Serangan Israel telah melukai tujuh warga Palestina pada saat itu.

Saksi mata juga melaporkan tembakan keras Israel dari kendaraan militer menuju rumah dan tenda pengungsi di selatan dan timur Khan Younis, tanpa ada korban luka yang dilaporkan.

Artileri Israel juga menembaki daerah Abu Rashid di selatan kamp pengungsi Al-Maghazi di Gaza tengah, kata para saksi mata.

Serangan-serangan itu terjadi meskipun Presiden AS Donald Trump menyerukan agar Israel menghentikan serangan terhadap Gaza.

Dalam sebuah wawancara dengan Fox News pada 17 Agustus, Trump mengatakan "Israel tidak boleh melakukan serangan di Gaza. Hamas setuju untuk meletakkan senjata mereka," sesuai dengan rencananya untuk mengakhiri perang di wilayah tersebut.

Dalam laporan terpisah pada hari Senin, Kantor Media Pemerintah Gaza mengatakan Israel telah melakukan 4.379 pelanggaran terhadap perjanjian gencatan senjata sejak perjanjian gencatan senjata mulai berlaku.

Pelanggaran tersebut menewaskan 1.286 warga Palestina dan melukai 4.257 lainnya, sementara 180 orang telah ditahan, kata kantor tersebut, seraya menambahkan bahwa 813 jenazah telah ditemukan dari bawah reruntuhan, dari lebih dari 8.000 orang yang masih hilang di bawah reruntuhan.

Mengenai bantuan kemanusiaan, kantor tersebut mengatakan hanya 66.607 truk bantuan yang telah memasuki Gaza dari 189.000 truk yang seharusnya masuk pada hari Senin, menggambarkan tingkat kepatuhan sebesar 35%.

Israel terus memblokir sejumlah makanan, obat-obatan, pasokan medis, bahan-bahan tempat berlindung dan rumah-rumah prefabrikasi yang telah disepakati untuk memasuki Gaza, tempat sekitar 2,4 juta warga Palestina tinggal, termasuk 2,15 juta pengungsi, dalam kondisi bencana, tambahnya.

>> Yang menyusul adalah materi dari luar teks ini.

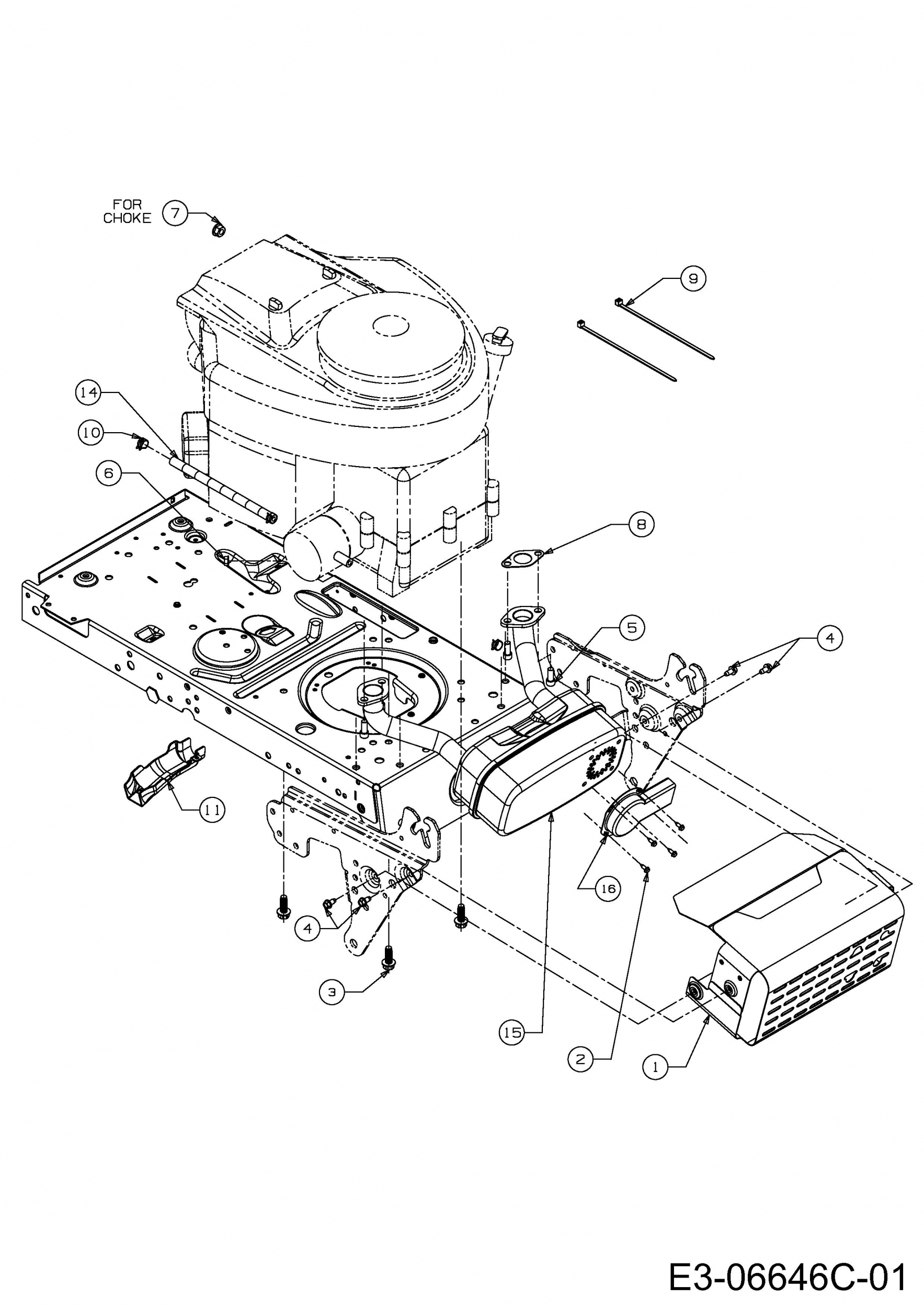 FOR CHOKE 7

9

14

10

6

8

5

4

11

16

4

3

15

2

1

E3-06646C-01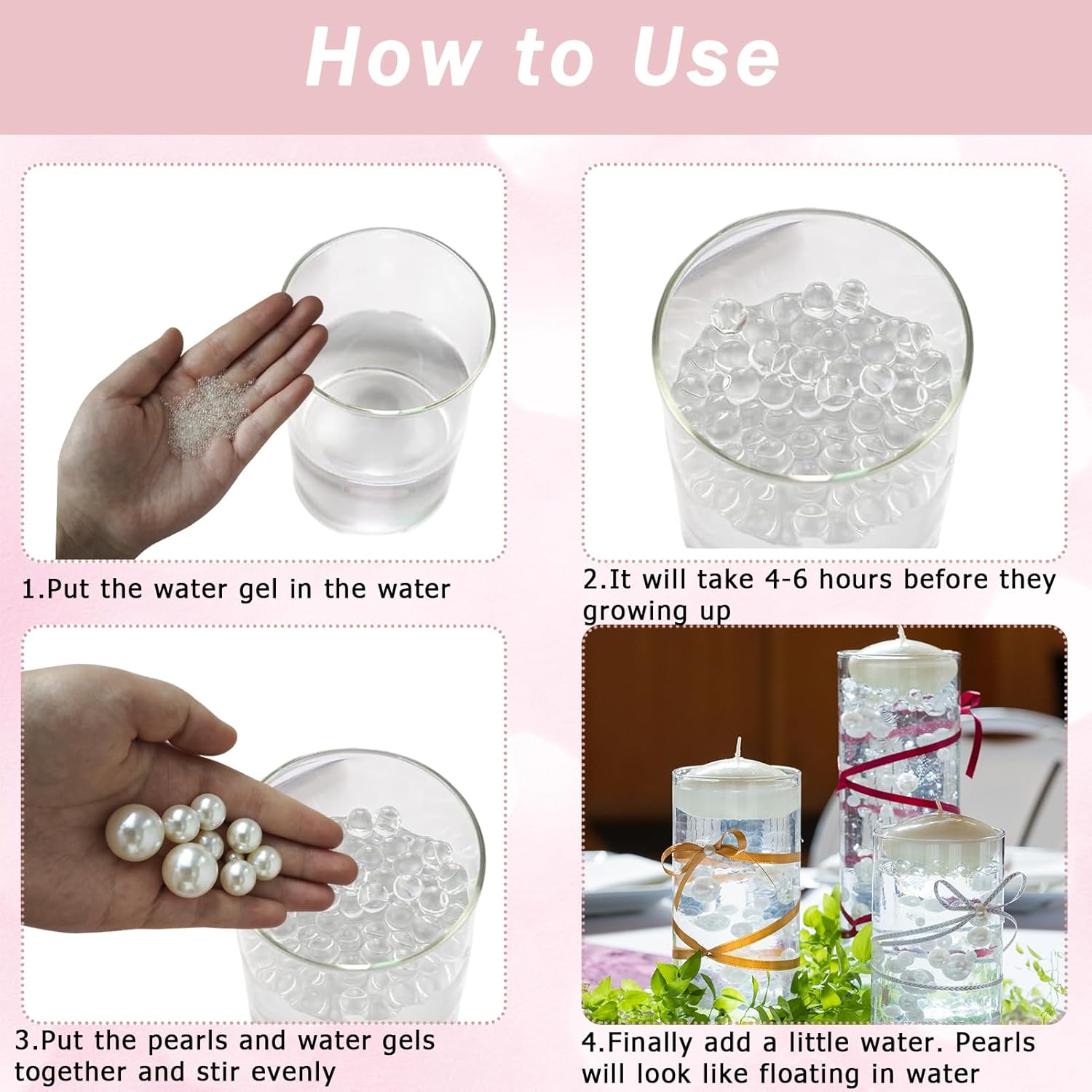 How to Use

1.Put the water gel in the water

2.It will take 4-6 hours before they growing up

3.Put the pearls and water gels together and stir evenly

4.Finally add a little water. Pearls will look like floating in water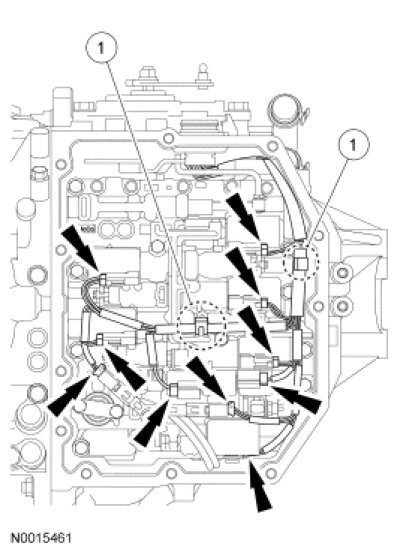 1
1
N0015461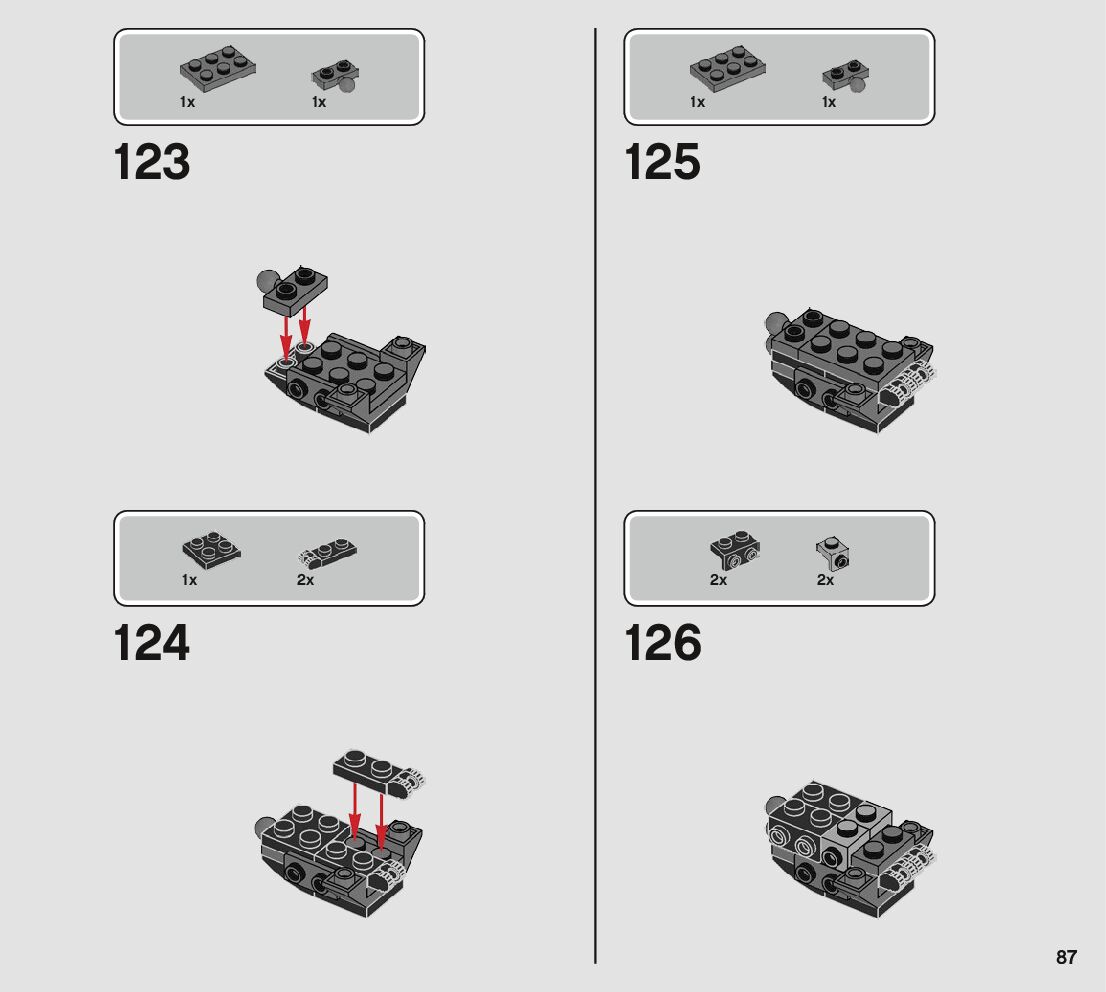 1x 1x

123

1x 2x

124

1x 1x

125

2x 2x

126

87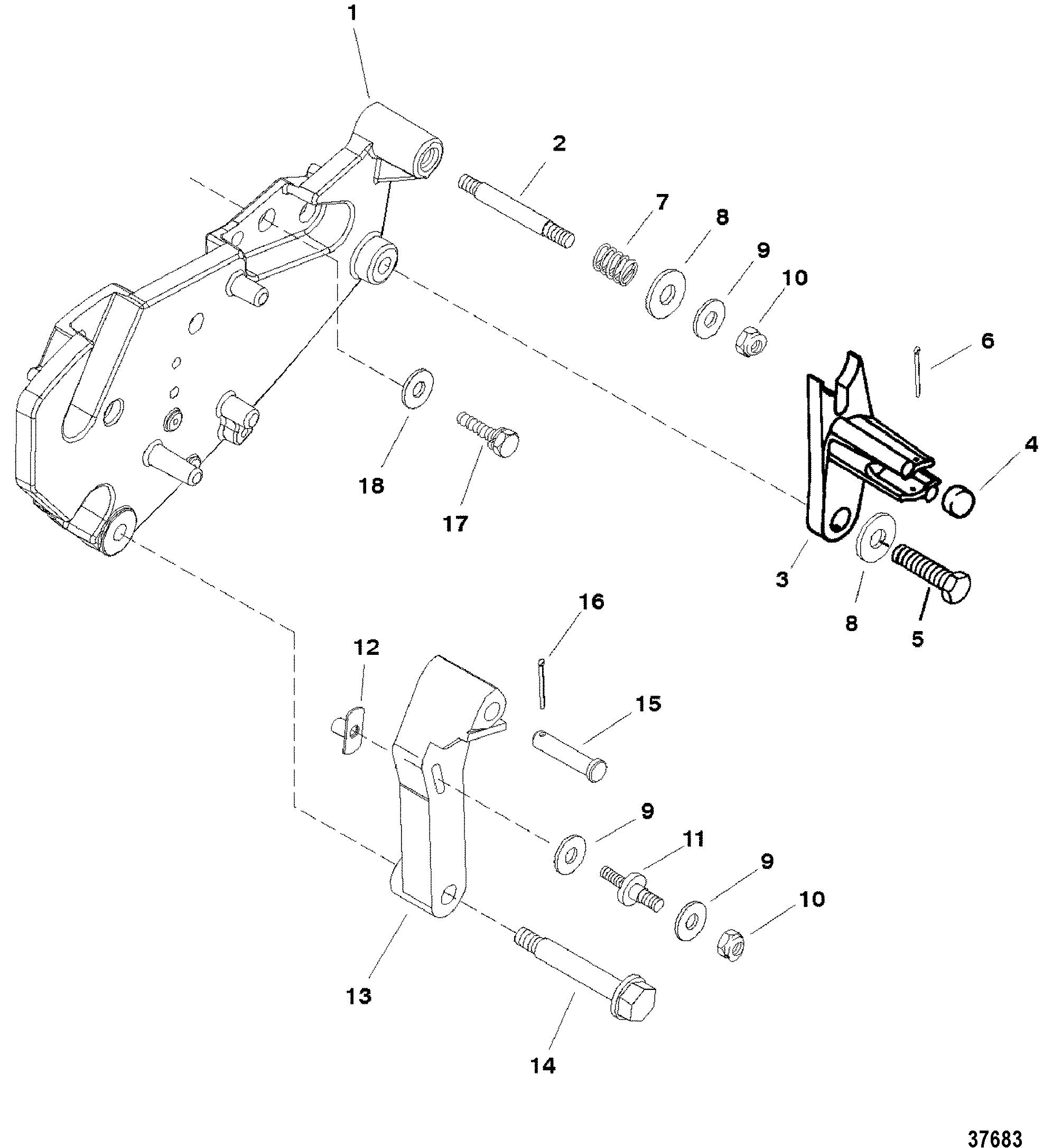 1
2
7
8
9
10
6
4
18
17
3
8
5
16
12
15
9
11
9
10
13
14
37683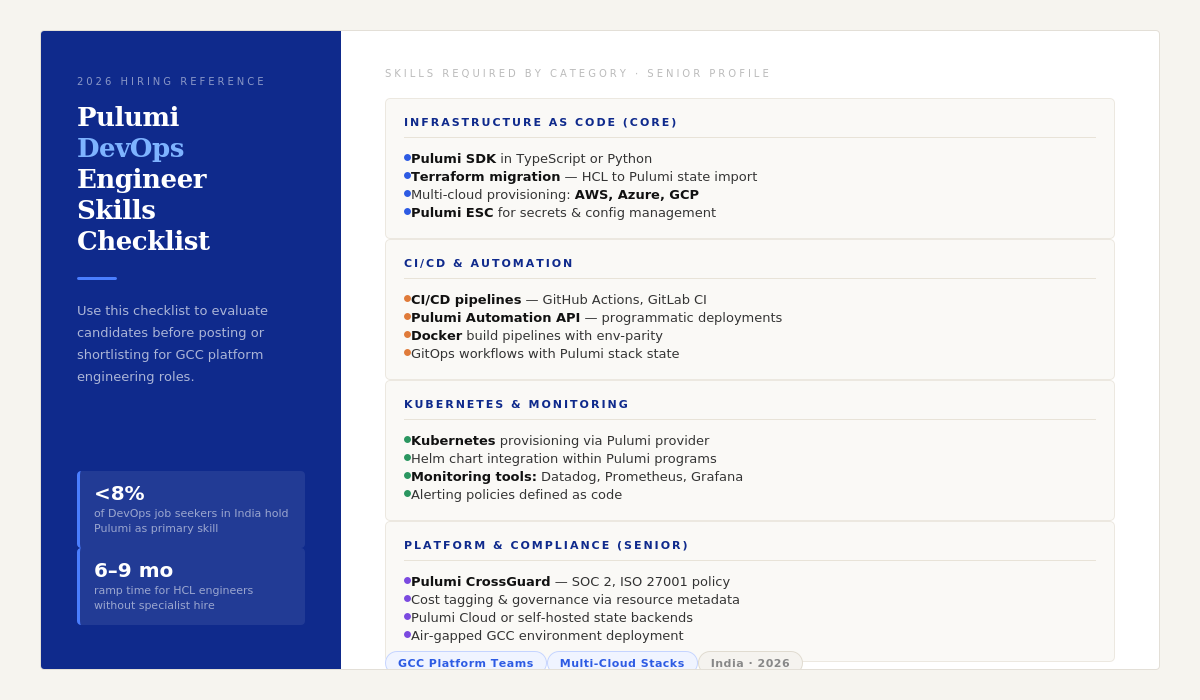 2026 HIRING REFERENCE

Pulumi DevOps Engineer Skills Checklist

Use this checklist to evaluate candidates before posting or shortlisting for GCC platform engineering roles.

<8%
of DevOps job seekers in India hold Pulumi as primary skill

6–9 mo
ramp time for HCL engineers without specialist hire

SKILLS REQUIRED BY CATEGORY · SENIOR PROFILE

INFRASTRUCTURE AS CODE (CORE)

• Pulumi SDK in TypeScript or Python
• Terraform migration — HCL to Pulumi state import
• Multi-cloud provisioning: AWS, Azure, GCP
• Pulumi ESC for secrets & config management

CI/CD & AUTOMATION

• CI/CD pipelines — GitHub Actions, GitLab CI
• Pulumi Automation API — programmatic deployments
• Docker build pipelines with env-parity
• GitOps workflows with Pulumi stack state

KUBERNETES & MONITORING

• Kubernetes provisioning via Pulumi provider
• Helm chart integration within Pulumi programs
• Monitoring tools: Datadog, Prometheus, Grafana
• Alerting policies defined as code

PLATFORM & COMPLIANCE (SENIOR)

• Pulumi CrossGuard — SOC 2, ISO 27001 policy
• Cost tagging & governance via resource metadata
• Pulumi Cloud or self-hosted state backends
• Air-gapped GCC environment deployment

GCC Platform Teams
Multi-Cloud Stacks
India · 2026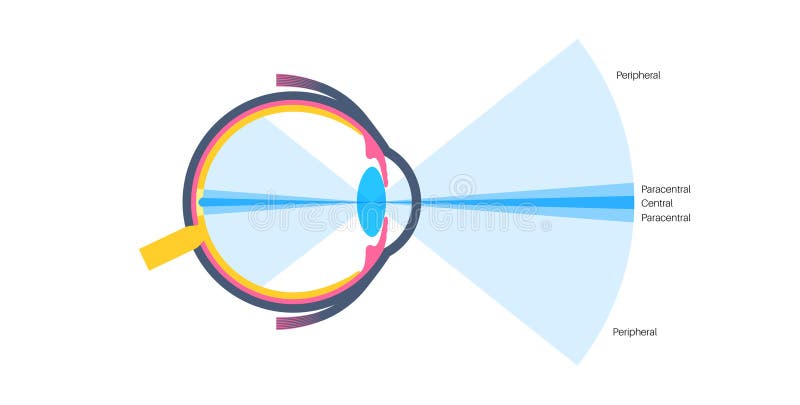 Peripheral

Paracentral
Central
Paracentral

Peripheral

dreamstime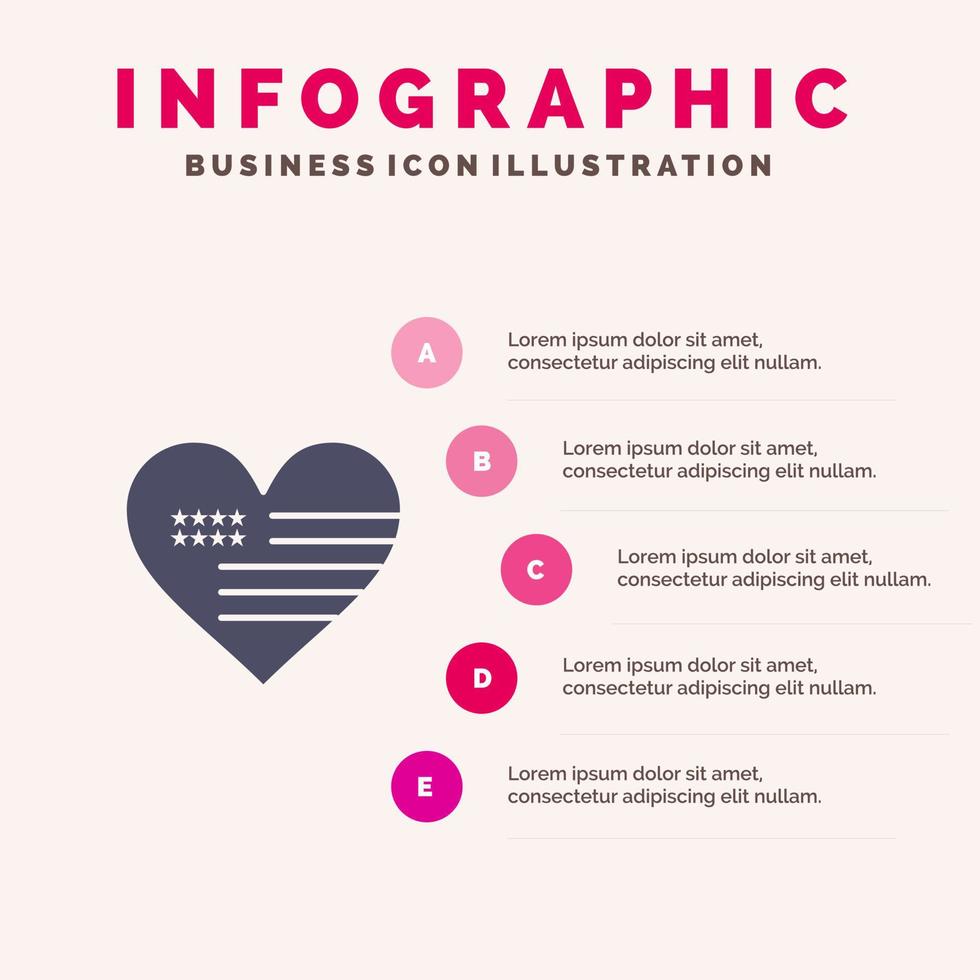 INFOGRAPHIC
BUSINESS ICON ILLUSTRATION

A
Lorem ipsum dolor sit amet, consectetur adipiscing elit nullam.

B
Lorem ipsum dolor sit amet, consectetur adipiscing elit nullam.

C
Lorem ipsum dolor sit amet, consectetur adipiscing elit nullam.

D
Lorem ipsum dolor sit amet, consectetur adipiscing elit nullam.

E
Lorem ipsum dolor sit amet, consectetur adipiscing elit nullam.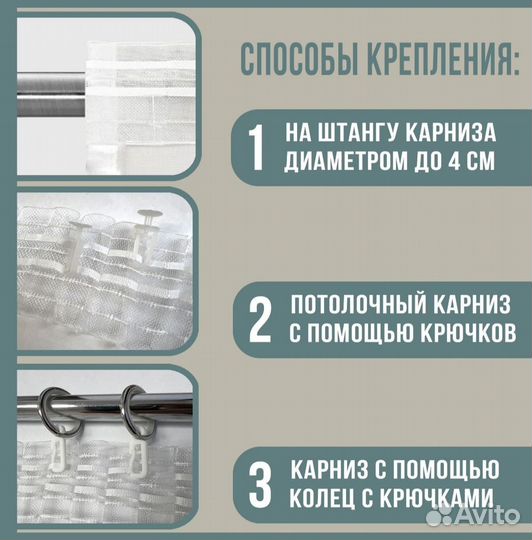 СПОСОБЫ КРЕПЛЕНИЯ:

1 НА ШТАНГУ КАРНИЗА ДИАМЕТРОМ ДО 4 СМ

2 ПОТОЛОЧНЫЙ КАРНИЗ С ПОМОЩЬЮ КРЮЧКОВ

3 КАРНИЗ С ПОМОЩЬЮ КОЛЕЦ С КРЮЧКАМИ

Avito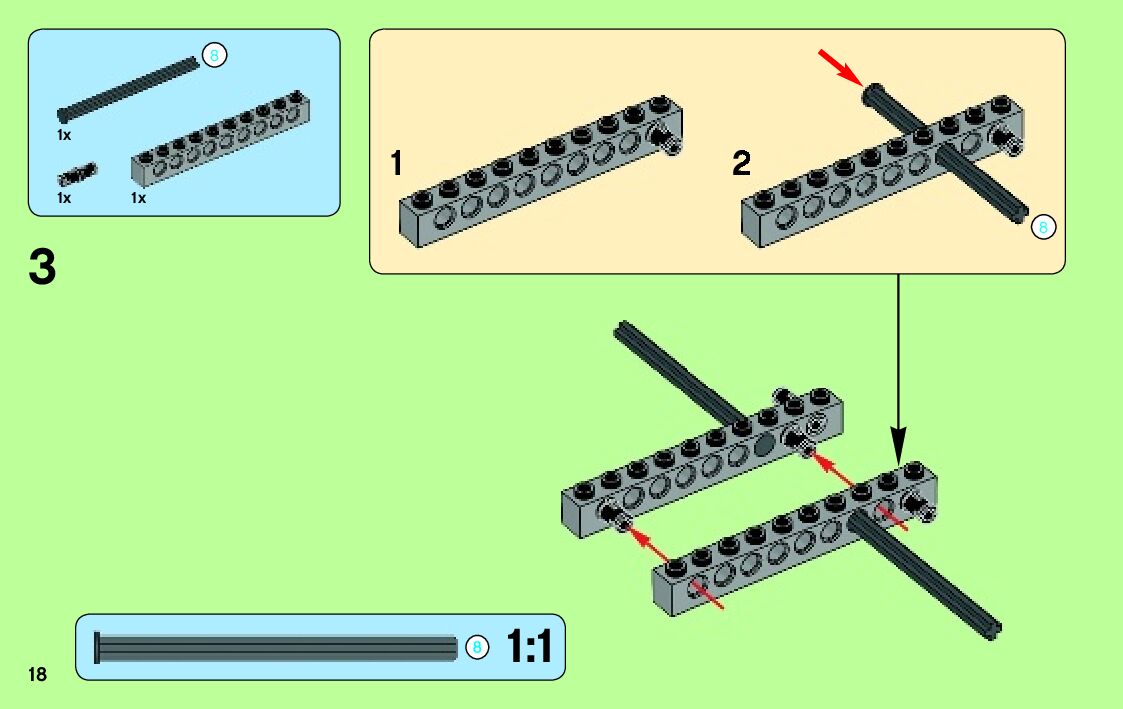 8
1x
1x
1x

3

1
2
8

8
1:1

18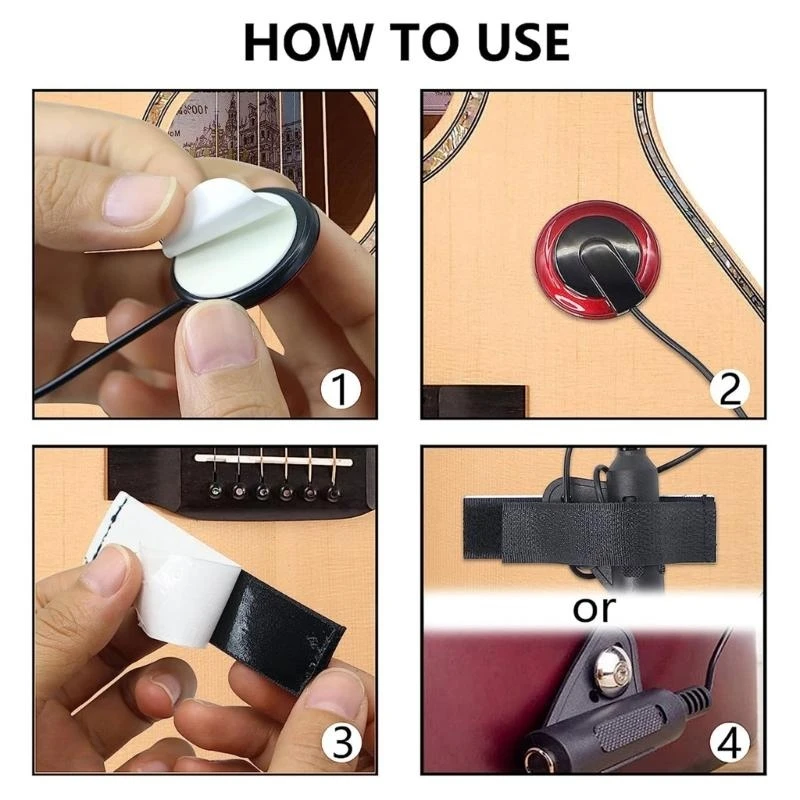 HOW TO USE

1

2

3

or

4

Mengenai perjalanan, kantor tersebut mengatakan Israel hanya mengizinkan 11.759 orang meninggalkan Gaza dari 29.800 orang yang seharusnya diperbolehkan melakukan perjalanan sejak pembukaan kembali penyeberangan Rafah dengan Mesir, tingkat kepatuhan sebesar 39%.

Kantor tersebut meminta mediator Mesir, Qatar dan Türkiye, serta penjamin perjanjian gencatan senjata, untuk menekan Israel agar menerapkan semua ketentuan perjanjian dan menghentikan pelanggaran yang berkelanjutan.

Israel telah melakukan genosida di Gaza sejak 8 Oktober 2023, menewaskan lebih dari 73.000 warga Palestina dan melukai lebih dari 174.000 orang, sebagian besar adalah wanita dan anak-anak, serta menghancurkan sekitar 90% infrastruktur wilayah tersebut.